◆ **SOURCE MATERIAL**

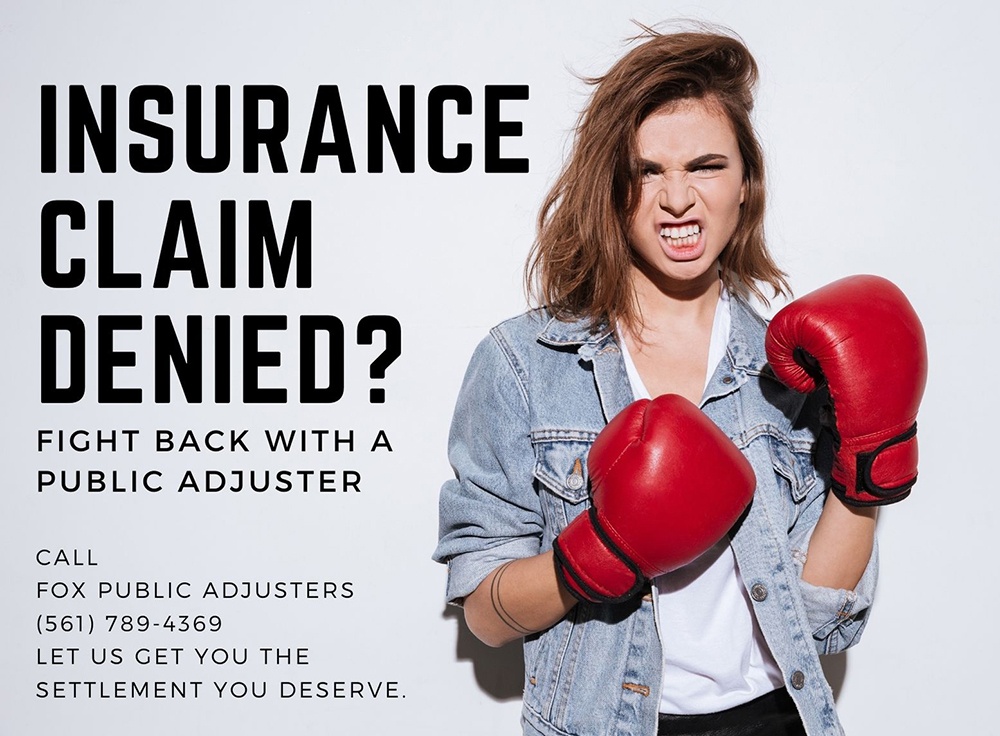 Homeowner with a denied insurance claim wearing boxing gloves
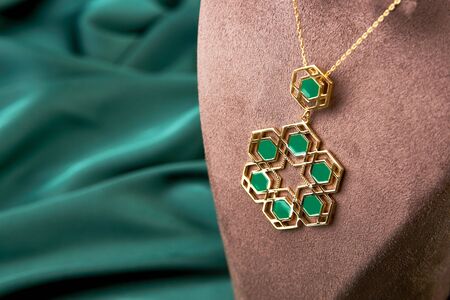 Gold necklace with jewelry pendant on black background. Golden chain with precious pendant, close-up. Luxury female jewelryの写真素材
--
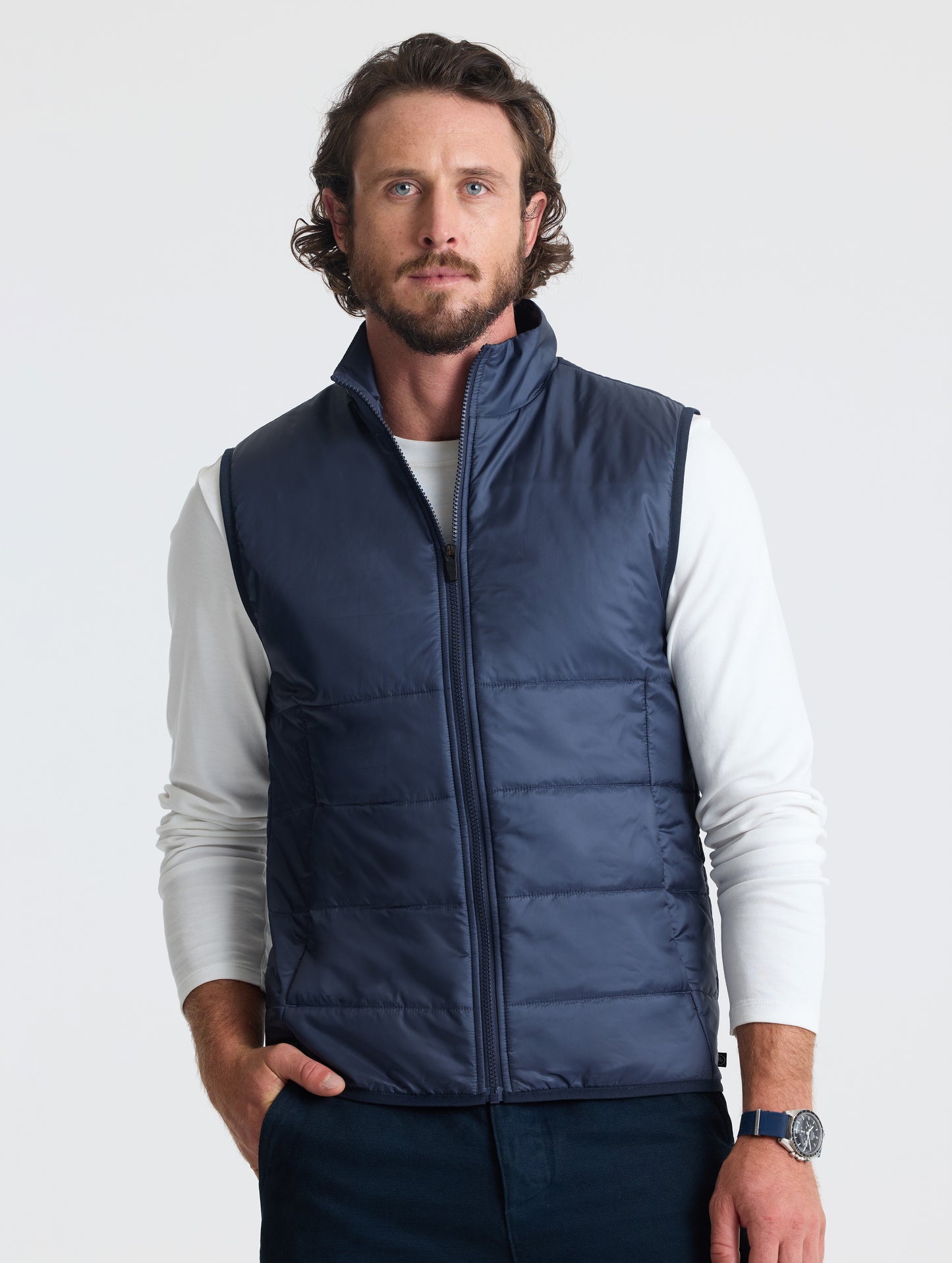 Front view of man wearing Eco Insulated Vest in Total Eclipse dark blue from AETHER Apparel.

◆ **TASK GOAL**
Work from the entries above. Set down exactly and only the lines from the line with "Homeowner with a" to the line with "Gold necklace with", both included, and leave the pictures out.

◆ **EXERCISE SOLUTION**
 Homeowner with a denied insurance claim wearing boxing gloves
 Gold necklace with jewelry pendant on black background. Golden chain with precious pendant, close-up. Luxury female jewelryの写真素材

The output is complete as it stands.